**Text for analysis:**
'''

These three development platforms converge in their affirmation of women's human rights and the recognition that solving the world's most pressing problems demands the full participation and empowerment of women. This point was reaffirmed by the expert report from the UN Millennium Project .
UNFPA's work very directly contributes to MDG 1 (Poverty), MDG 3 (Gender equality), MDG 4 (Child health), MDG 5 (Maternal health), and MDG 6 (Combatting HIV/AIDS and other diseases). But UNFPA's focus on reproductive health and population issues, and its emphasis on women and youth, is central toward the achievement of all of the MDGs.
Source: UNFPA
Yes, if a breakthrough is achieved in 2005, even in the poorest countries, the Goals can still be met by 2015. The UN Millennium Project's report outlines what needs to be done, where immediate action should be taken, and how much it would cost.
Many countries are reaping the benefits of globalization and are on track for achieving at least some of the Goals by the appointed deadline of 2015. Between 1981 and 2001, according to World Bank estimates, the number of people living in extreme poverty dropped from 1.5 billion to 1.1 billion.
Moreover, between 1990 and 2002, child mortality rates fell from 92 deaths per 1,000 live births a year to 73. Life expectancy rose from 62.5 years to nearly 64 years. An additional 10 percent of the developing world's people received access to water. And an additional 14 percent acquired access to improved sanitation services.
But progress on the Goals has been far from uniform. There are huge disparities among and within countries. Some countries are on track to meet most, if not all, of the MDGs and many will reach at least some of the MDGs. Sub-Saharan Africa is the epicenter of crisis, with a continuing rise in extreme poverty and stunningly high child and maternal mortality rates. Asia is the region with the fastest progress, but even there hundreds of millions of people remain in extreme poverty. Other regions have mixed records: in Latin America, the Middle East, and Eastern Europe there has been slow or no progress on some of the Goals and persistent inequalities undermining progress on others.
Source: UN Millennium Project
The UN Millennium Project's research shows that the cost of meeting the Goals is approximately half of one percent of the GNP of the industrialized nations—less, in fact, than the 0.7 percent that the wealthy nations have already promised to contribute to the world's poor. In 2003, total aid from rich to poor countries totaled $69 billion—or about 0.25 percent of their collective GNP.
The UN Millennium Project recommends a swift increase in aid to countries that urgently need international support to achieve the Goals and that can and will use this assistance effectively.

'''

From the Millennium Development Goals passage, write out everything from "UNFPA's work very" down to "all of the MDGs.", copying each word and mark unchanged.

**Exercise data:**
'''

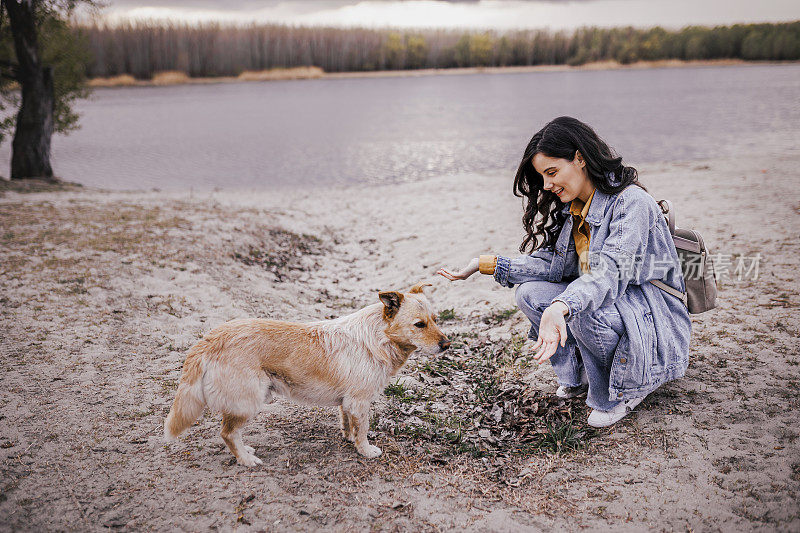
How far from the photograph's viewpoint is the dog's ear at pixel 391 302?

'''

**Solution to this exercise:**
UNFPA's work very directly contributes to MDG 1 (Poverty), MDG 3 (Gender equality), MDG 4 (Child health), MDG 5 (Maternal health), and MDG 6 (Combatting HIV/AIDS and other diseases). But UNFPA's focus on reproductive health and population issues, and its emphasis on women and youth, is central toward the achievement of all of the MDGs.